9. Regulatory Mapping

Regulation	Provision	Relationship Type
EU AI Act	Article 9 (Risk Management System)	Supports compliance
EU AI Act	Article 62 (Reporting of Serious Incidents)	Direct requirement
FCA SYSC	3.2.6R (Responsibility for Compliance)	Supports compliance
DORA	Article 17 (ICT-Related Incident Management Process)	Direct requirement
DORA	Article 19 (Reporting of Major ICT-Related Incidents)	Supports compliance
NIST AI RMF	MANAGE 4.1 (Post-Deployment Monitoring)	Supports compliance
ISO 42001	Clause 10.2 (Nonconformity and Corrective Action)	Supports compliance
NIS2 Directive	Article 23 (Incident Handling and Reporting)	Direct requirement
IEC 62443	SR 6.1 (Audit Log Accessibility), SR 6.2 (Continuous Monitoring)	Supports compliance

EU AI Act — Article 62 (Reporting of Serious Incidents)

Article 62 requires providers and deployers to report serious incidents involving high-risk AI systems. Effective reporting requires effective incident management — knowing what happened, what was done, and what the impact was. AG-267's incident command structure ensures that incident information is collected in real time (through the incident log), decisions are documented (through command authority records), and a comprehensive account can be compiled (through the post-incident review).

DORA — Article 17 (ICT-Related Incident Management Process)

Article 17 requires financial entities to establish an ICT-related incident management process, including defined roles, responsibilities, and escalation procedures. AG-267 directly implements this requirement for AI agent incidents, providing the command structure, decision rights, and coordination framework that Article 17 requires.

NIS2 Directive — Article 23 (Incident Handling and Reporting)

Article 23 requires essential and important entities to handle incidents and report significant incidents to authorities. AG-267's incident command structure provides the organisational framework for handling AI agent incidents and preparing regulatory notifications.

10. Failure Severity

Field	Value
Severity Rating	High
Blast Radius	Incident-specific but compounding with response delay

Consequence chain: Without predefined incident command, AI agent incident response is characterised by delay, conflict, and fragmentation. Multiple functions respond independently with conflicting priorities. Decision authority is unclear, leading to extended debates while the agent continues operating. Critical actions (containment, regulatory notification, stakeholder communication) are delayed or omitted because no one is clearly responsible for them. The consequence is proportional to the response delay: an AI agent incident that could have been contained in 22 minutes (with effective command) may instead run for 3+ hours (without command). During those additional hours, governed exposure accumulates, affected individuals increase, regulatory notification deadlines approach or pass, and the organisation's ability to demonstrate competent governance degrades. The post-incident regulatory investigation will examine not just what happened but how the organisation responded — and a disorganised, leaderless response is itself a governance finding that compounds the underlying incident.
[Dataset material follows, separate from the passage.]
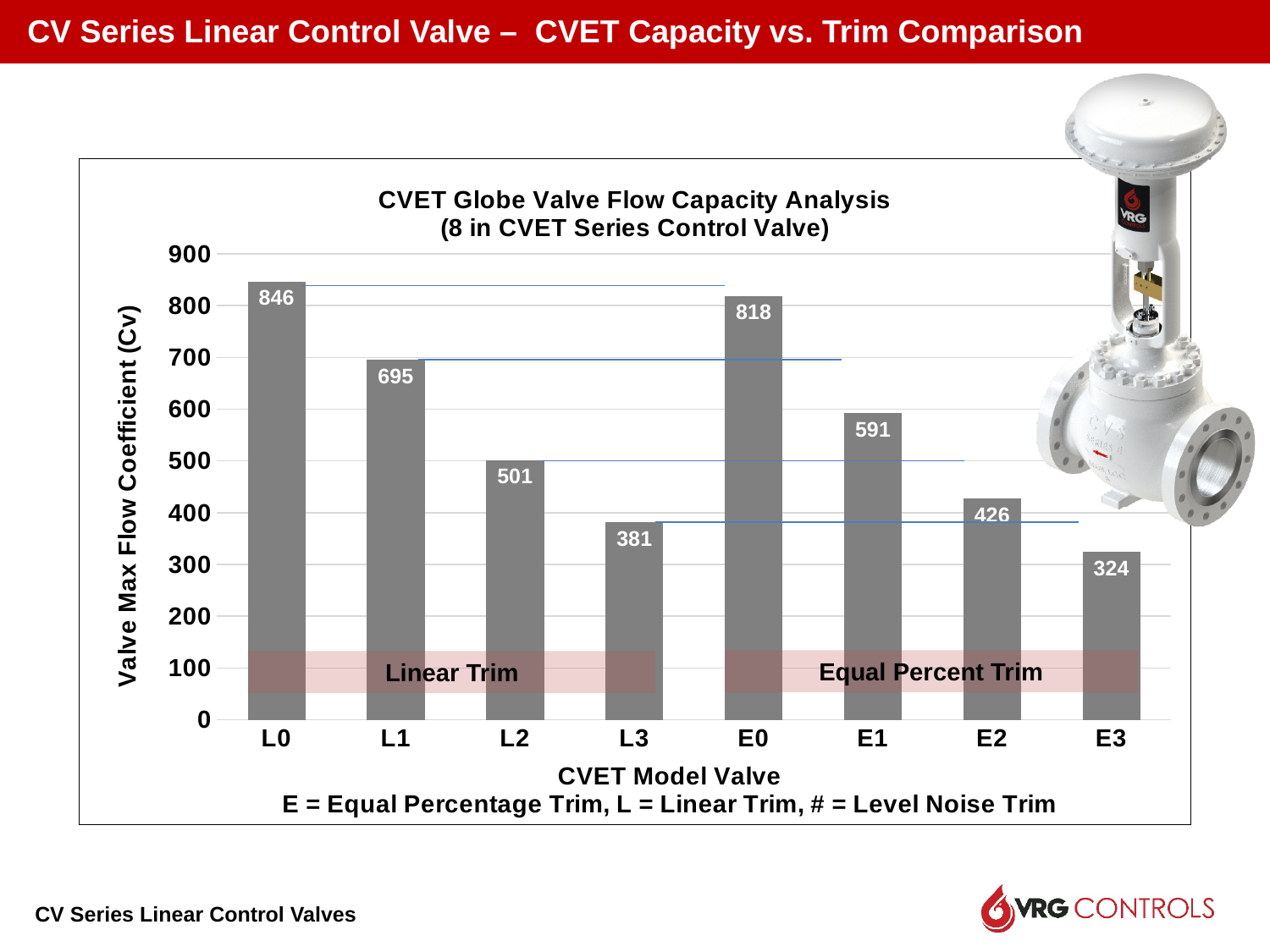
How many CVET models are plotted on the x axis? 8 What is the valve max flow coefficient for model E1? 591 What is the title of the chart? CVET Globe Valve Flow Capacity Analysis (8 in CVET Series Control Valve) What is the difference between the values for L1 and E1? 104 Which CVET model has the highest valve max flow coefficient? L0 What kind of chart is shown on the slide? Bar chart Which CVET model has the lowest valve max flow coefficient? E3 Which has a larger valve max flow coefficient, L2 or E2? L2 Do the values rise or fall from L0 to L3? Fall What is the difference between the values for L0 and E0? 28 What is the valve max flow coefficient for model L0? 846 What is the value shown for model L3? 381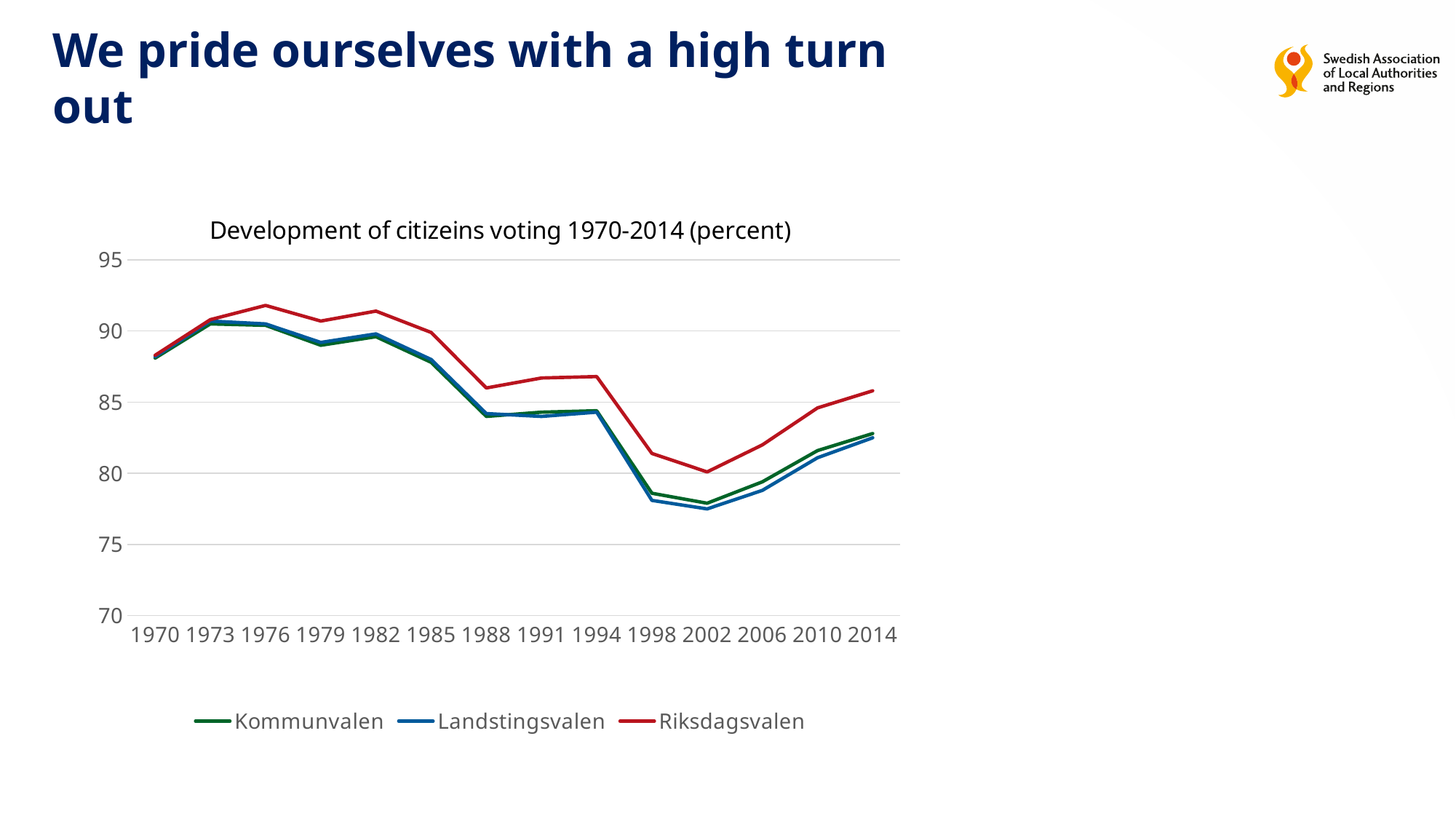
What is the title of the chart? Development of citizeins voting 1970-2014 (percent) Do the values rise or fall from 2002 to 2014? rise How many election years are plotted along the x axis? 14 Is the value for Kommunvalen in 2002 greater or less than 80? less What kind of chart is shown on the slide? line chart In which year is the Riksdagsvalen series at its lowest? 2002 Is the value for Riksdagsvalen in 2014 greater or less than 85? greater Which series has the highest value in 2014? Riksdagsvalen Which series is drawn in red? Riksdagsvalen How many series does the legend list? 3 Is the value for Riksdagsvalen in 1976 greater or less than 90? greater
Cross-references: This dimension builds upon AG-261 (Escalation Authority Governance) which defines the graduated escalation levels that trigger incident command activation; AG-262 (Kill Authority Designation Governance) which must be integrated into the command structure; AG-263 (On-Call Responsibility Governance) which ensures that incident command can be activated outside office hours; AG-264 (Successor and Coverage Planning Governance) which ensures command handover is possible during extended incidents; AG-266 (Joint-Venture and Shared-Control Governance) which extends incident command to cross-entity scenarios; AG-268 (Whistleblower and Speak-Up Governance) which provides an additional channel for reporting incidents that may not trigger normal detection; and AG-019 (Human Escalation & Override Triggers) which defines the conditions that may initiate the escalation leading to command activation.